More to say from Jonathan Martin’s new book Prototype. In Chapter 6, he suggests that perhaps there are two kinds of doubt: hopeful doubting in the direction of Jesus and cynicism in the opposite direction of Jesus.
“Thomas, famously, was the last holdout. You know this if you went to Sunday school because history has unfairly labeled him ‘doubting Thomas,’ as if one moment of his life summed up his entire character. Thomas was surely known to his friends for many other things. He may have been the disciple who always brought the coleslaw – ‘old coleslaw Thomas’ to the other guys . . . It’s true that Thomas was a doubter, but he was not a cynic, and that’s an important distinction. Cynics often look for reasons not to believe and won’t be moved by something beautiful – just to make a point – even if it’s staring them down.
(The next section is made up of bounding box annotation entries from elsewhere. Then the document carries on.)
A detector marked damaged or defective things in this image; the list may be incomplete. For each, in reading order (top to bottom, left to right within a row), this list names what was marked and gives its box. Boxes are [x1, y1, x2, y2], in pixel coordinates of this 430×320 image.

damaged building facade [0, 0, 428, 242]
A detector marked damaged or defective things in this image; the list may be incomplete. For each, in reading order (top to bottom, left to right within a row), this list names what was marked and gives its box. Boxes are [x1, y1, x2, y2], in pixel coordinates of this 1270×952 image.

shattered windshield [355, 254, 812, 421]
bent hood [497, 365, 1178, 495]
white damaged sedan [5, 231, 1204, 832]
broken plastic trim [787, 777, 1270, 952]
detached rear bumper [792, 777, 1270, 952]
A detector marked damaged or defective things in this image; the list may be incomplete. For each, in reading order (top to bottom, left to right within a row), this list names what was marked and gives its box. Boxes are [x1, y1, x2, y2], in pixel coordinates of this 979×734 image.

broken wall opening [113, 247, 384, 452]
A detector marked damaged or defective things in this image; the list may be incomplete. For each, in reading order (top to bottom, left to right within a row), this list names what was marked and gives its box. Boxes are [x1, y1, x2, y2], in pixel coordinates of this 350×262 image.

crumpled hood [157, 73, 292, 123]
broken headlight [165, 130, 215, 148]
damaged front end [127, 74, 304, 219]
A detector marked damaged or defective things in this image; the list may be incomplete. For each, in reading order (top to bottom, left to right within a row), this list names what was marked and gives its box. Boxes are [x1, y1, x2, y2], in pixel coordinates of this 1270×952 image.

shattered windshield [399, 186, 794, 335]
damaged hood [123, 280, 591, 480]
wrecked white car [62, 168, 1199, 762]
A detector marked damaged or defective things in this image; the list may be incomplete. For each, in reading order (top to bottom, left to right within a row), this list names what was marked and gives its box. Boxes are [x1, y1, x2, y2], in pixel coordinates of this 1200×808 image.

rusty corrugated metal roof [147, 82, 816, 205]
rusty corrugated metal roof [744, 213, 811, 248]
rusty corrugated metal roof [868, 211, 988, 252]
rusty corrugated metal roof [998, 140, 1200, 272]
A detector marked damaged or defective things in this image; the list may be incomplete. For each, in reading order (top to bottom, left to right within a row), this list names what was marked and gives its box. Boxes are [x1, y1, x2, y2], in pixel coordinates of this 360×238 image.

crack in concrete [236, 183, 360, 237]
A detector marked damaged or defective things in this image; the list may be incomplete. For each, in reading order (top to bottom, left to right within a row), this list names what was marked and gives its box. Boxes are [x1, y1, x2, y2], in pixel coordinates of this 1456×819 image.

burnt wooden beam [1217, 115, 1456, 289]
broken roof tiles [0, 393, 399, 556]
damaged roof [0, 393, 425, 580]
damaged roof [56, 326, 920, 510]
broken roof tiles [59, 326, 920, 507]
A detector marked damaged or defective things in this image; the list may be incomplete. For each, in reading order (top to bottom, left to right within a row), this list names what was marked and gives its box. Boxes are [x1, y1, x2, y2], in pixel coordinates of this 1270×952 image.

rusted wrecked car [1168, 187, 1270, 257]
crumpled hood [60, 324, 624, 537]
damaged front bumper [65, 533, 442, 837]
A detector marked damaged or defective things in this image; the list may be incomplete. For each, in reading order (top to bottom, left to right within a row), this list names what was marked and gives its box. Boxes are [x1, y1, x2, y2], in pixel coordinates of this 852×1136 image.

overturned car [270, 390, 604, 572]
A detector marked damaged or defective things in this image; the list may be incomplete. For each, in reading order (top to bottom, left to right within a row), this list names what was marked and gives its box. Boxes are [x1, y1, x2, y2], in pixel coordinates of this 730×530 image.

Thomas wasn’t a cynic, he was a hopeful doubter . . . [The following is based on John 20:26-28.] Jesus wasn’t angry at Thomas. When Thomas so desperately needed to feel the wounds (which is how we know anyone is real, incidentally – when we can touch their wounds), Jesus offered His body to Thomas’s probing, intrusive touch. If in order to believe, he needed to touch Jesus in the places where He was hurt, then okay. Jesus is extraordinarily tender to doubters.”
“. . . my doubts do not sum me up any more than they did Thomas. And my doubts are no reason for me not to follow Jesus. I follow Jesus not because I don’t have any doubts. I follow Jesus because in my doubt, He has always been tender with me.”